MATERIAL PROVIDED:

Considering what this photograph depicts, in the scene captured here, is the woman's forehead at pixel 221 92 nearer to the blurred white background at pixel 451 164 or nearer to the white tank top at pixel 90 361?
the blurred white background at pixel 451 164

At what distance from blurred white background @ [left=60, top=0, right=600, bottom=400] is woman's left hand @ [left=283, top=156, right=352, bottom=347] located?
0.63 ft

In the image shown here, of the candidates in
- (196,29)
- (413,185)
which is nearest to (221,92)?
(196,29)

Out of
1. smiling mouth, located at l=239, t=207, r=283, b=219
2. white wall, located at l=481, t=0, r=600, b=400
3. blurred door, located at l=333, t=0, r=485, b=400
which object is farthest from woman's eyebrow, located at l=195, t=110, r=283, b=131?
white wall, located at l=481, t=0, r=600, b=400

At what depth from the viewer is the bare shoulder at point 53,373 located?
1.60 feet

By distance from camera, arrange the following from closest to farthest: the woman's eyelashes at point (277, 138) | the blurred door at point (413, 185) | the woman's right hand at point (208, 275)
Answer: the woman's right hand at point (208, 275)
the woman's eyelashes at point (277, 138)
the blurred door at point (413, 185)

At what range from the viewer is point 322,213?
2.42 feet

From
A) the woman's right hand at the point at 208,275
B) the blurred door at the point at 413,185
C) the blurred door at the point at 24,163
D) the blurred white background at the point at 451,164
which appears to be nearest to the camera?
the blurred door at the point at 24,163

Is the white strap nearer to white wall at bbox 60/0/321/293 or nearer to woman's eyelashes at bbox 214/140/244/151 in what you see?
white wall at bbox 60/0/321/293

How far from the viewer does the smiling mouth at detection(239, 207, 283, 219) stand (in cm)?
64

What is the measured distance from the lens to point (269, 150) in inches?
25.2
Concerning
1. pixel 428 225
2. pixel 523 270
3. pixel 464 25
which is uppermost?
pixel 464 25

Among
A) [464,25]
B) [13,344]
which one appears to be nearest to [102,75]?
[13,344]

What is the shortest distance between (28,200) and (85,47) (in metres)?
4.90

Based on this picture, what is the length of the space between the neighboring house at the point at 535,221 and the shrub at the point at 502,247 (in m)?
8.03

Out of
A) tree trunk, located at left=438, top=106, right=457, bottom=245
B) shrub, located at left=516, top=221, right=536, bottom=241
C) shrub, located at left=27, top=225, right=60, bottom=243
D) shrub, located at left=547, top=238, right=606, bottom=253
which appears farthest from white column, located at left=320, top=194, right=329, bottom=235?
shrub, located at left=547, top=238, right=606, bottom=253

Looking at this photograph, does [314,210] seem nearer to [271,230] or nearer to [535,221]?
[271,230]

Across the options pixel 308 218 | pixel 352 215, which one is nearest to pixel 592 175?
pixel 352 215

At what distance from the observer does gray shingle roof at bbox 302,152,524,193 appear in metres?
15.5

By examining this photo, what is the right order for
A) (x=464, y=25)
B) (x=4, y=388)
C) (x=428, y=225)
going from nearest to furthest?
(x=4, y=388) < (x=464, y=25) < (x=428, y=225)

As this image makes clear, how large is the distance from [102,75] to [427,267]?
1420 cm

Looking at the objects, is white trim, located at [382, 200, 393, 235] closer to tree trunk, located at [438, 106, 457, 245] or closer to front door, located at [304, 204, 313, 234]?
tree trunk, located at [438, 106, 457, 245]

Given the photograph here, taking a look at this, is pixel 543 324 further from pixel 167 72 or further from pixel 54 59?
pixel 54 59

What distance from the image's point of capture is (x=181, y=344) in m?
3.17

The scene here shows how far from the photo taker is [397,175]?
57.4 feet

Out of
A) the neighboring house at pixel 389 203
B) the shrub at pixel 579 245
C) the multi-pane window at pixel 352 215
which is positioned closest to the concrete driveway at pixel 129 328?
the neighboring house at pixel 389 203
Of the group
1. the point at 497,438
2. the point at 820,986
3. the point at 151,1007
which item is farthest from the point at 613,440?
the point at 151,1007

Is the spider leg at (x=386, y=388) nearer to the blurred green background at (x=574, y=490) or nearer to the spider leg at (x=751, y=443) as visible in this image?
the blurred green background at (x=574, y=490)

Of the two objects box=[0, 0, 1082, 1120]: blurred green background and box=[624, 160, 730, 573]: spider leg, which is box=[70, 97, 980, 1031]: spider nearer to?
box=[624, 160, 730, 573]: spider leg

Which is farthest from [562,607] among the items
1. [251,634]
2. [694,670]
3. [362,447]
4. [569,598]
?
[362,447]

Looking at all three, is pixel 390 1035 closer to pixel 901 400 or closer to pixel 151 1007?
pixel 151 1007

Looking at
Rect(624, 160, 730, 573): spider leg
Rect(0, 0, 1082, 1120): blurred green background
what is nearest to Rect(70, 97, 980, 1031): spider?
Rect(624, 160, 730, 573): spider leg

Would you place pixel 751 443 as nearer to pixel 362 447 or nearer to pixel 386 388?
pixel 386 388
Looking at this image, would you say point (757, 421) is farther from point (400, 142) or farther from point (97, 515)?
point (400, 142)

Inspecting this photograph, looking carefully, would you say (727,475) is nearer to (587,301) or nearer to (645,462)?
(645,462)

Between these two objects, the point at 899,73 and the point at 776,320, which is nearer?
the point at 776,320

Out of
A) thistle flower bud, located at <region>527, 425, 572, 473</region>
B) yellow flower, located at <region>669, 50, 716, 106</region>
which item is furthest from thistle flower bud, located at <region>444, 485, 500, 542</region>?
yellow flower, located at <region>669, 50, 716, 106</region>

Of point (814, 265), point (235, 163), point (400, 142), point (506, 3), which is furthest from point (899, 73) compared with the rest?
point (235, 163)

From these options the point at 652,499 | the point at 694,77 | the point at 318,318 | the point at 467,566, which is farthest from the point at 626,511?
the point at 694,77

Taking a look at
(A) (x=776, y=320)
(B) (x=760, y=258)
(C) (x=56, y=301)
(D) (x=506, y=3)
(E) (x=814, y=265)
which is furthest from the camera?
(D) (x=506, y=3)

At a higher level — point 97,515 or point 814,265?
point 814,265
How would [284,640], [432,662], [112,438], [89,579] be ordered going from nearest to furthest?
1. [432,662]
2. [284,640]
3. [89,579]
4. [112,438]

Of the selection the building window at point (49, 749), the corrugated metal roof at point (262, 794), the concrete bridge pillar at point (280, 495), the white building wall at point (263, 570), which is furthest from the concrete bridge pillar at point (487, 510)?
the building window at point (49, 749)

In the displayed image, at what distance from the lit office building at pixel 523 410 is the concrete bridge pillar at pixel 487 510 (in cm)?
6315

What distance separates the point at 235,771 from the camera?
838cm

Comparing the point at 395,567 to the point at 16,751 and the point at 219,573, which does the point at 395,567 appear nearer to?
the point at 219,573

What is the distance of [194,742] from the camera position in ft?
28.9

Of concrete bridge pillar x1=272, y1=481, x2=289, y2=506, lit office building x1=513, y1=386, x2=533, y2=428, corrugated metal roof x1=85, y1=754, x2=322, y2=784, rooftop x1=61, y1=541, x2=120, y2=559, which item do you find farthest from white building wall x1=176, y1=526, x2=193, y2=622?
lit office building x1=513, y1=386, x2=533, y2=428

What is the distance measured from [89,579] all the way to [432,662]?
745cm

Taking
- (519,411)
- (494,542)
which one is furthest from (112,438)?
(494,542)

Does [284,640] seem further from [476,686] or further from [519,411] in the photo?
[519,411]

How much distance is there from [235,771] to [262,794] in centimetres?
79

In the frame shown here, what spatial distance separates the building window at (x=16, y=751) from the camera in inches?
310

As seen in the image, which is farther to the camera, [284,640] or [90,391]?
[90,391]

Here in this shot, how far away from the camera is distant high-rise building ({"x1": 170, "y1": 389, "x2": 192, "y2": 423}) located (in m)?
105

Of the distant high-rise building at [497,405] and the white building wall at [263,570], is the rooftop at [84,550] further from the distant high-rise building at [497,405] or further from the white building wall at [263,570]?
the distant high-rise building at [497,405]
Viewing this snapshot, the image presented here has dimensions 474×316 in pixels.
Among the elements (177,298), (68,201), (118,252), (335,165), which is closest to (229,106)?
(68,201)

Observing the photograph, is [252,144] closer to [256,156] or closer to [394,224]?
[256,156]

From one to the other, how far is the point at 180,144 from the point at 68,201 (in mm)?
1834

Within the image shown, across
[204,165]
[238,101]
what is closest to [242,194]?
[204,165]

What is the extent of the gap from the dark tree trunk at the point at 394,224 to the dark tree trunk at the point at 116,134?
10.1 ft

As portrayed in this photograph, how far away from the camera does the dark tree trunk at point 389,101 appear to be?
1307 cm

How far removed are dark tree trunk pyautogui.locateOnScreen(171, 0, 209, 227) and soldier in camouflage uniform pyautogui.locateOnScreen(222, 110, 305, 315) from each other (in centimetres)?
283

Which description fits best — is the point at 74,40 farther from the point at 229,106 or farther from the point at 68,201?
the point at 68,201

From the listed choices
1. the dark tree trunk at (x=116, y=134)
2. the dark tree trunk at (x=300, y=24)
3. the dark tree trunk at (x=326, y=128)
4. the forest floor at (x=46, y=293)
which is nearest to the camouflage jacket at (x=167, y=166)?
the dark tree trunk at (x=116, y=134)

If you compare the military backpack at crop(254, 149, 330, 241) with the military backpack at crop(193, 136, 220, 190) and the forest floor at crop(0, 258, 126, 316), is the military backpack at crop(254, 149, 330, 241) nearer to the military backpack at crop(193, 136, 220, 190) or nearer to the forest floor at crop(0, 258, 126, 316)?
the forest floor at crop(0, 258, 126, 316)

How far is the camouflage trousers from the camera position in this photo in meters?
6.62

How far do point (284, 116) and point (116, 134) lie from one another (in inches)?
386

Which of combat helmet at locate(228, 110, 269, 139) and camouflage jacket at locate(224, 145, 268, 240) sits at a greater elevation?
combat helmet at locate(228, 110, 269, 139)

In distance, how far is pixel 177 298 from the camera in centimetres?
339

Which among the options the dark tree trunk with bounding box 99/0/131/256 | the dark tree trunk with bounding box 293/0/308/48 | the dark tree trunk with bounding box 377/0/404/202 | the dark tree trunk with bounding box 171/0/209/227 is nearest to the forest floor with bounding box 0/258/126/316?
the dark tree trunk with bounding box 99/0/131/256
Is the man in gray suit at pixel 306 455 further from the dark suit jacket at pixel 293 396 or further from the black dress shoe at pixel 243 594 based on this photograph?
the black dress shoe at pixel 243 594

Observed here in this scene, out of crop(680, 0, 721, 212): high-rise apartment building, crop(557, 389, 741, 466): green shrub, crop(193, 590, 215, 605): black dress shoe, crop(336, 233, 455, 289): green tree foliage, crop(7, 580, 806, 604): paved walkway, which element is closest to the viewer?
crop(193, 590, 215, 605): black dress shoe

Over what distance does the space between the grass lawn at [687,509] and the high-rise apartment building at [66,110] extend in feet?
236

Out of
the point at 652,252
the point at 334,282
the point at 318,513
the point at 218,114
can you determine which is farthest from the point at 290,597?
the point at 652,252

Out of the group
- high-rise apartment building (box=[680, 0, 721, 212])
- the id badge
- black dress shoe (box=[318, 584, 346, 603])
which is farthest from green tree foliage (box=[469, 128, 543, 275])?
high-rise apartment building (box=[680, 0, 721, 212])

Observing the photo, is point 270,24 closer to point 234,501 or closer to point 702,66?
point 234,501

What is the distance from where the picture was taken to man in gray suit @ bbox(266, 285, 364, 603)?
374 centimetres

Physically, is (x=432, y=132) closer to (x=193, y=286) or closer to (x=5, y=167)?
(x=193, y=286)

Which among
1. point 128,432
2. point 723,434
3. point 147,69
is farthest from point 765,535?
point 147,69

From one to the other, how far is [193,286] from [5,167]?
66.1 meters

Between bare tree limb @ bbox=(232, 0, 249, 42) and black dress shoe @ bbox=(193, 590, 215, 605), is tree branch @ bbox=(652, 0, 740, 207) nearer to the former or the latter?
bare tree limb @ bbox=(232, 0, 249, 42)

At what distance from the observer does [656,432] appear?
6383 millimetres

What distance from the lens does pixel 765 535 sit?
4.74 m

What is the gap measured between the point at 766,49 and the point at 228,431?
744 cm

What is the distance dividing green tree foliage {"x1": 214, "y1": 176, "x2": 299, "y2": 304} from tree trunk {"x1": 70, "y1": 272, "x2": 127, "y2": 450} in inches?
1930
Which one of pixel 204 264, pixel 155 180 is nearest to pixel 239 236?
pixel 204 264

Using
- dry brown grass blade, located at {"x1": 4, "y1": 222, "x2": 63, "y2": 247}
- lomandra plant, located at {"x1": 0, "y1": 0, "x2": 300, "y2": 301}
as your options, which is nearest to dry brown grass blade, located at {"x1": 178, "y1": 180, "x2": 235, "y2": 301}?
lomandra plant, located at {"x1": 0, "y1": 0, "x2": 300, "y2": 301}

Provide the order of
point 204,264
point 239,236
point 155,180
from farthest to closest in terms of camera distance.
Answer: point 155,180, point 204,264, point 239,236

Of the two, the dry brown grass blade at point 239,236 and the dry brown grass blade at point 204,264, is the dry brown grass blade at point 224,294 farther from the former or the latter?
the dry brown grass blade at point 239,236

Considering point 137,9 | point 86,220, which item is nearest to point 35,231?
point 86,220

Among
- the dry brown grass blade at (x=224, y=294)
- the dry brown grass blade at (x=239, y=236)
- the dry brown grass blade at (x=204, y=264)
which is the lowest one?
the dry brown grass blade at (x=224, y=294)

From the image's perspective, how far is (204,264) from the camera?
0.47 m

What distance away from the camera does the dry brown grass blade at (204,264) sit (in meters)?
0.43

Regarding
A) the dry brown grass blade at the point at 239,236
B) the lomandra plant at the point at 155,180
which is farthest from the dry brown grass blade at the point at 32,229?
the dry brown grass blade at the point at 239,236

OBJECTIVE:
Quote exactly what appears from the line containing "From the image's perspective, how" through the final line of the listing above, including both of those lines.

THE ANSWER:
From the image's perspective, how far is (204,264) from the camera?
0.47 m

What distance away from the camera does the dry brown grass blade at (204,264) sit (in meters)?
0.43

Regarding
A) the dry brown grass blade at the point at 239,236
B) the lomandra plant at the point at 155,180
which is farthest from the dry brown grass blade at the point at 32,229?
the dry brown grass blade at the point at 239,236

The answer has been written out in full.